(Photo : Reuters)
Researchers in China have announced the discovery of an "easy and safe way" to create stem cells that can be used in cloning to generate tissues and organs.
In a study published in the journal Science, Chinese scientists explained how a mixture of small molecule compounds were used to reprogram cells from living bodies into a pluripotent state, where individual calls can be developed into different types of cells through manipulation.
The cells involved in the study were left with the ability to assume the characteristic of any other type of cell in the body.
Previously, scientists used genetic manipulation to transition cells into a pluripotent state, which proved extremely complicated and, as a result, limited potential uses.
The new method revealed "a whole new route" to pluripotent stem cells, said leader of the research team, Prof. Deng Hongkui of Peking University.
"Small molecules have advantages because they can be cell permeable, non-immunogenic, more cost-effective, and can be more easily synthesized, preserved, and standardized," the researchers wrote in the paper.

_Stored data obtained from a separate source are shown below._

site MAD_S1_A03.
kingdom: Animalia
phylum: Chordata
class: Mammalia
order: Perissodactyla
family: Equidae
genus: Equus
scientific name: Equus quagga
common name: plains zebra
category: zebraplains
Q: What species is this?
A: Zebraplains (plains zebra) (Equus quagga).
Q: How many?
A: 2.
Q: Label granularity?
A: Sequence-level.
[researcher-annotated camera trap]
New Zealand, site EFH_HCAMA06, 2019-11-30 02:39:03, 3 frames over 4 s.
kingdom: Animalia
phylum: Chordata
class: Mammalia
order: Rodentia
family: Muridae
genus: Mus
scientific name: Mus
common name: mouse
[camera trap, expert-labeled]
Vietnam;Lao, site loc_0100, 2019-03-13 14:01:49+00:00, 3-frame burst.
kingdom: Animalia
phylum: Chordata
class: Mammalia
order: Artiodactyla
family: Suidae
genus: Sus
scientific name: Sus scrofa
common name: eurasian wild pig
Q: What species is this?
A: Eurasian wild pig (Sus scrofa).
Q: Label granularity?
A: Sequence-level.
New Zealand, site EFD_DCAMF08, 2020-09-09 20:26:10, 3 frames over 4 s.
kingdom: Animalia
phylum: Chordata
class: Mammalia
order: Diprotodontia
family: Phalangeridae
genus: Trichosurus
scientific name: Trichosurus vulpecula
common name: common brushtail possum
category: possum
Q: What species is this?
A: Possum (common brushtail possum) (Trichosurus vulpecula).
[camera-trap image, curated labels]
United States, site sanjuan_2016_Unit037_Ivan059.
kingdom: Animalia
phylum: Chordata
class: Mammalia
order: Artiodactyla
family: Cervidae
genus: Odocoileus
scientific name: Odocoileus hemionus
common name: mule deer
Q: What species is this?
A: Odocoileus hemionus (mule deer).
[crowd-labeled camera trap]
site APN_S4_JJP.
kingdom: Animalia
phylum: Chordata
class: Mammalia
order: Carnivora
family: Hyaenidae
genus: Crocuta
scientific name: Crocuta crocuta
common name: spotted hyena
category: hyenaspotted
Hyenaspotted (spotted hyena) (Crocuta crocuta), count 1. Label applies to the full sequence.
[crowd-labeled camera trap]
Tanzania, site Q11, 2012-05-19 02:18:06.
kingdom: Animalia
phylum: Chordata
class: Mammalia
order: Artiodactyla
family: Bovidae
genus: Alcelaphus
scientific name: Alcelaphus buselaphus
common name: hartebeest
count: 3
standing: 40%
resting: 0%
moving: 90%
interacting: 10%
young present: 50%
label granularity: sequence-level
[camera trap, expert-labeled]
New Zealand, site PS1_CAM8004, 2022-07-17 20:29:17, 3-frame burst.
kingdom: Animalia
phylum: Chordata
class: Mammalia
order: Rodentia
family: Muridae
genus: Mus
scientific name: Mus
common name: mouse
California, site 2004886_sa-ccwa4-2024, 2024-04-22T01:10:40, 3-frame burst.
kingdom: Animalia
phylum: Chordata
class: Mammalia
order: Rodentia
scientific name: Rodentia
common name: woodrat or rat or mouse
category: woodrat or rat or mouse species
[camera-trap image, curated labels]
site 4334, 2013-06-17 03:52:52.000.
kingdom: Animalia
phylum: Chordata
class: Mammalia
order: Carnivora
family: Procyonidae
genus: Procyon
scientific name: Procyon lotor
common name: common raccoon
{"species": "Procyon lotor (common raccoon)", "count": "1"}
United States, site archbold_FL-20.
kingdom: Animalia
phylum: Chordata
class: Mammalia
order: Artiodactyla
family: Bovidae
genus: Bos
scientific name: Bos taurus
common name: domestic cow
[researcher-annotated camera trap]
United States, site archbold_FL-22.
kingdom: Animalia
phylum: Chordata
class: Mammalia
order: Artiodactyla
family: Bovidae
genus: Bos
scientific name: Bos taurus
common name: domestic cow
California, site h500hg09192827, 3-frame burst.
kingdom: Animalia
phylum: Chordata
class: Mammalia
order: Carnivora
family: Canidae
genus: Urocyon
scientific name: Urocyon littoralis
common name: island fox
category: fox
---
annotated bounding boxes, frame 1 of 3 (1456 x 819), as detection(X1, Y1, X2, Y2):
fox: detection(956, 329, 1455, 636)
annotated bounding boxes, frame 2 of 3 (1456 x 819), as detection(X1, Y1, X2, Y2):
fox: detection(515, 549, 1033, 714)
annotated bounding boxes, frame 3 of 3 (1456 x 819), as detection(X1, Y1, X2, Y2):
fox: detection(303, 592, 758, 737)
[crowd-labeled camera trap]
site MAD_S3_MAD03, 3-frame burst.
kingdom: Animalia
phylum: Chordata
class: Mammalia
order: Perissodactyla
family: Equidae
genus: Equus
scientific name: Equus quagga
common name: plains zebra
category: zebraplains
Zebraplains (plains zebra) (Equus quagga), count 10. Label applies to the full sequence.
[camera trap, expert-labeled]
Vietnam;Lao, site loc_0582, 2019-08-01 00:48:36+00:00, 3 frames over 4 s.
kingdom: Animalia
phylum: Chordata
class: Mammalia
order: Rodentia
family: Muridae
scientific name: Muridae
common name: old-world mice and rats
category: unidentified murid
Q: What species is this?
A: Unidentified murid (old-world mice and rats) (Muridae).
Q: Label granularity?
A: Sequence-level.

To characterize their differentiation potential, scientists injected the chemically induced pluripotent stem cells (CiPSCs) into immunodeficient mice, after which the newly-introduced cells began to differentiate into a variety of tissue types.
Unlike mice included in the testing of previous methods, the new mice generated from CiPSCs were "100 percent viable and apparently healthy for up to 6 months," the Chinese team wrote.
Using the CiPSCs technology, the researchers successfully created several healthy laboratory mice.
The researchers said they believe their newfound method of stem cell creation will eventually open a number of possibilities for curing or treating diseases with cloned or altered tissues.
"To date, the complete chemical reprogramming approach remains to be further improved to reprogram human somatic cells and ultimately meet the needs of regenerative medicine," they wrote.
The researchers also asserted their findings would "open up the possibility of generating functionally desirable cell types in regenerative medicine by cell fate reprogramming using specific chemicals or drugs, instead of genetic manipulation and difficult-to-manufacture biologics."